Stored records

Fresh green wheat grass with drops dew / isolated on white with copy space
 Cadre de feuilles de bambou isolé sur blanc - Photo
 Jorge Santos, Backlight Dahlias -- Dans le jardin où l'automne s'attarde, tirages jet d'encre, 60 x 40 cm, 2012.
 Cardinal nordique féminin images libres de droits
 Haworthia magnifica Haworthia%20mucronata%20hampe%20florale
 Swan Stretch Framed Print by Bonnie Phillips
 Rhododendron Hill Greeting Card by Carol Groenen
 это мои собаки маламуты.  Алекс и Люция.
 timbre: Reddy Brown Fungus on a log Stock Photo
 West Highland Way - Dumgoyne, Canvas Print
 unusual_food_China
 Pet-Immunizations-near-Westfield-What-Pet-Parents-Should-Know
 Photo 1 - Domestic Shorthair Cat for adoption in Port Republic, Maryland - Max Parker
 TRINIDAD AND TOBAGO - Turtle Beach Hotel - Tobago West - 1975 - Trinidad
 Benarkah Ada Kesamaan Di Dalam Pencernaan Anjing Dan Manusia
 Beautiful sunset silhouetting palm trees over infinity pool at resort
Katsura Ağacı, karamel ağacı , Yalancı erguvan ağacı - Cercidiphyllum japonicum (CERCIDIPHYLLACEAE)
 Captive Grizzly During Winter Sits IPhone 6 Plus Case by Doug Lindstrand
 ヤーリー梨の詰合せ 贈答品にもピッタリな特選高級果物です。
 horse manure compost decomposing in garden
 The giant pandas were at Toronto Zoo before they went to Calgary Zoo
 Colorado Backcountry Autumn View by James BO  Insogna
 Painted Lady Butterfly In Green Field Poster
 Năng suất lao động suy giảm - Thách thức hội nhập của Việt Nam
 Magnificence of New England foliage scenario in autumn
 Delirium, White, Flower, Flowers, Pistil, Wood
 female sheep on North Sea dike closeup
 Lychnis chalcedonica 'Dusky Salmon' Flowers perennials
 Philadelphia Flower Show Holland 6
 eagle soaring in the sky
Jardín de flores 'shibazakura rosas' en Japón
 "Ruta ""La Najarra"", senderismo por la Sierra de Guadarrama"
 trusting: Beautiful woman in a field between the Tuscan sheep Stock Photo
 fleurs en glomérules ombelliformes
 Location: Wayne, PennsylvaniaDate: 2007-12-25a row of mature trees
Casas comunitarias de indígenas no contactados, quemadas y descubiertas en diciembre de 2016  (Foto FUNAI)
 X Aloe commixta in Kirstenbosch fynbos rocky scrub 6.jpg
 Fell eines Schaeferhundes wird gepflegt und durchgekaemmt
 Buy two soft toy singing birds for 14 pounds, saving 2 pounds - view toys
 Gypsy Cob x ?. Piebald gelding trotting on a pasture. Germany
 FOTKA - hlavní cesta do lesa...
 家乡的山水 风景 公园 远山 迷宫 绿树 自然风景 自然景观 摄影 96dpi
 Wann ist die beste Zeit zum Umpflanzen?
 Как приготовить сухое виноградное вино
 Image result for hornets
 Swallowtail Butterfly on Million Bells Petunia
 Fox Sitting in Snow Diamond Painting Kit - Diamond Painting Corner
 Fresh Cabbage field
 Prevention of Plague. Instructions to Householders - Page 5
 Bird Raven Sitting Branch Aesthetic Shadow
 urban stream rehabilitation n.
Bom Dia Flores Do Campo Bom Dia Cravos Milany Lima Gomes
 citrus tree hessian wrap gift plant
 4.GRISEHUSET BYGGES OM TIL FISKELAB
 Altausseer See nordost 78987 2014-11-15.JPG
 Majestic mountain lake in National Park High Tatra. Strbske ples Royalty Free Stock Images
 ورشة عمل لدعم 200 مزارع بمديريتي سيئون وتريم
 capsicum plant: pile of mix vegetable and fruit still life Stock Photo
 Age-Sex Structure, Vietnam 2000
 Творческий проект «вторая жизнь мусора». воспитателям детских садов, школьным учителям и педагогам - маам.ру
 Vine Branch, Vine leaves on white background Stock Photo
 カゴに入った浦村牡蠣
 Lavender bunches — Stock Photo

(Description of the task): Scan the entries above for the line containing "fleurs en glomérules ombelliformes", and copy it and all lines after it exactly, down to and including the line containing "capsicum plant: pile".

(Answer area):
 fleurs en glomérules ombelliformes
 Location: Wayne, PennsylvaniaDate: 2007-12-25a row of mature trees
Casas comunitarias de indígenas no contactados, quemadas y descubiertas en diciembre de 2016  (Foto FUNAI)
 X Aloe commixta in Kirstenbosch fynbos rocky scrub 6.jpg
 Fell eines Schaeferhundes wird gepflegt und durchgekaemmt
 Buy two soft toy singing birds for 14 pounds, saving 2 pounds - view toys
 Gypsy Cob x ?. Piebald gelding trotting on a pasture. Germany
 FOTKA - hlavní cesta do lesa...
 家乡的山水 风景 公园 远山 迷宫 绿树 自然风景 自然景观 摄影 96dpi
 Wann ist die beste Zeit zum Umpflanzen?
 Как приготовить сухое виноградное вино
 Image result for hornets
 Swallowtail Butterfly on Million Bells Petunia
 Fox Sitting in Snow Diamond Painting Kit - Diamond Painting Corner
 Fresh Cabbage field
 Prevention of Plague. Instructions to Householders - Page 5
 Bird Raven Sitting Branch Aesthetic Shadow
 urban stream rehabilitation n.
Bom Dia Flores Do Campo Bom Dia Cravos Milany Lima Gomes
 citrus tree hessian wrap gift plant
 4.GRISEHUSET BYGGES OM TIL FISKELAB
 Altausseer See nordost 78987 2014-11-15.JPG
 Majestic mountain lake in National Park High Tatra. Strbske ples Royalty Free Stock Images
 ورشة عمل لدعم 200 مزارع بمديريتي سيئون وتريم
 capsicum plant: pile of mix vegetable and fruit still life Stock Photo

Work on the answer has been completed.